Rights fees are expected to drop significantly, from $14 million per year guaranteed by Fox and CBS Sports five years ago, to perhaps $5 million. That means member schools such as MTSU will see just $200,000 each, down from $1.1 million.
Fox Sports dropped out of negotiations, according to multiple reports.
Does C-USA have a perception issue? The league’s commissioner weighs in
On the basketball front, MacLeod said C-USA will implement a three-tier scheduling philosophy to help alleviate poor RPI numbers. C-USA is usually strong at the top of the league only to be brought down by the bottom of the league.
The three tiers include teams competing for an at-large bid, teams on the verge of competing and teams rebuilding. More specifically, teams that head into the year thinking they can earn an at-large would be expected to play RPI top-50 opponents and no non-Division I games.
C-USA plans to look into schedule arrangements with difference conferences.
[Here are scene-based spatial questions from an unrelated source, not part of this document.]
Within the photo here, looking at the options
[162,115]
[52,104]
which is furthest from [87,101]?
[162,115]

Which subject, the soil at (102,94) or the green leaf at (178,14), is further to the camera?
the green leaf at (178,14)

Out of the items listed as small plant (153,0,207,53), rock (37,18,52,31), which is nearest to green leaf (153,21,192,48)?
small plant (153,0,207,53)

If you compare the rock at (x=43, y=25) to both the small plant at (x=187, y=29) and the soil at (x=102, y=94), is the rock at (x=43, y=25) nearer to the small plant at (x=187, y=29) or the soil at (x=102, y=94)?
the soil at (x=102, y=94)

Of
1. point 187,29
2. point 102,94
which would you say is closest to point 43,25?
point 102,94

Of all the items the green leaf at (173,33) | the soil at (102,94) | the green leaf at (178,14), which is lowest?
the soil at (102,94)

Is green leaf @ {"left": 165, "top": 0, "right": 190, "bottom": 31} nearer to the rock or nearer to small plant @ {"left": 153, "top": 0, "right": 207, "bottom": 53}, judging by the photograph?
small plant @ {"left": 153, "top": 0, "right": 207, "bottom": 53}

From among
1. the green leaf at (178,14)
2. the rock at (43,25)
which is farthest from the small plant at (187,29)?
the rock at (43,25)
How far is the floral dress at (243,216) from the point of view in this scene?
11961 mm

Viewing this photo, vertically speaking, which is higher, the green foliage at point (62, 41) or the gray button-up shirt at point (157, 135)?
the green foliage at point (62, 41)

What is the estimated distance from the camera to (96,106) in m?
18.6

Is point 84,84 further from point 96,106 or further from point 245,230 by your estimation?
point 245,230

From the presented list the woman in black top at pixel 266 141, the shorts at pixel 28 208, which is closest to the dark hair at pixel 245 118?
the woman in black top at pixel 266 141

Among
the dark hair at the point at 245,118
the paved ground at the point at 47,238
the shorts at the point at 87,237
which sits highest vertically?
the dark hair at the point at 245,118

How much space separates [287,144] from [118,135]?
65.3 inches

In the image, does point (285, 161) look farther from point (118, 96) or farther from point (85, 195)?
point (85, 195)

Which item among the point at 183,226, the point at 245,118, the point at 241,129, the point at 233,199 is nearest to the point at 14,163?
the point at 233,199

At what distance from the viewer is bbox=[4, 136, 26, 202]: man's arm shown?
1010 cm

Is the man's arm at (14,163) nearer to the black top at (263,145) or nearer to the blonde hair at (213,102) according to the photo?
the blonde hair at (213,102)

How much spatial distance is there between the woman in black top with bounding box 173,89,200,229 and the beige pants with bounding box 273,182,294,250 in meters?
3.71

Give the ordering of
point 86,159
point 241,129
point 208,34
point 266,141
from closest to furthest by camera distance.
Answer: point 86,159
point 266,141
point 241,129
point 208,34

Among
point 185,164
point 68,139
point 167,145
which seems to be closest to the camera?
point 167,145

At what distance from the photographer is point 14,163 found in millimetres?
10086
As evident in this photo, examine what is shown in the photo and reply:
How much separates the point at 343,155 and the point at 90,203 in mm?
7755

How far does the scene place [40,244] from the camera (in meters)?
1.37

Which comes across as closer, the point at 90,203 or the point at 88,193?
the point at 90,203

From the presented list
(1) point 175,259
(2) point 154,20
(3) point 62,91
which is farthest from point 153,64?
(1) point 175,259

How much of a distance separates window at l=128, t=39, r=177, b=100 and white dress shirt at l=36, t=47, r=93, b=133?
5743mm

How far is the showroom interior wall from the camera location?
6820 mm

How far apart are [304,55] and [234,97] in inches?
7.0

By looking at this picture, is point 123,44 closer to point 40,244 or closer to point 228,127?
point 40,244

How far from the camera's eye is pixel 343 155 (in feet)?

MacLeod is encouraging athletic directors to ask for a basketball series when scheduling football series. Western Kentucky used this model in April to complete a deal with Wisconsin that involves a football game at Wisconsin and a home-and-home series in basketball.
MacLeod noted her frustration with the Big 12’s announcement to move from 10 teams to either 12 or 14. Aside from that, she said the league would respond accordingly if any C-USA schools left for another conference like the AAC. Various coaches from around the league echoed the some message. Some offered their overall thoughts on expansion in college football, but declined to comment on how it may affect C-USA.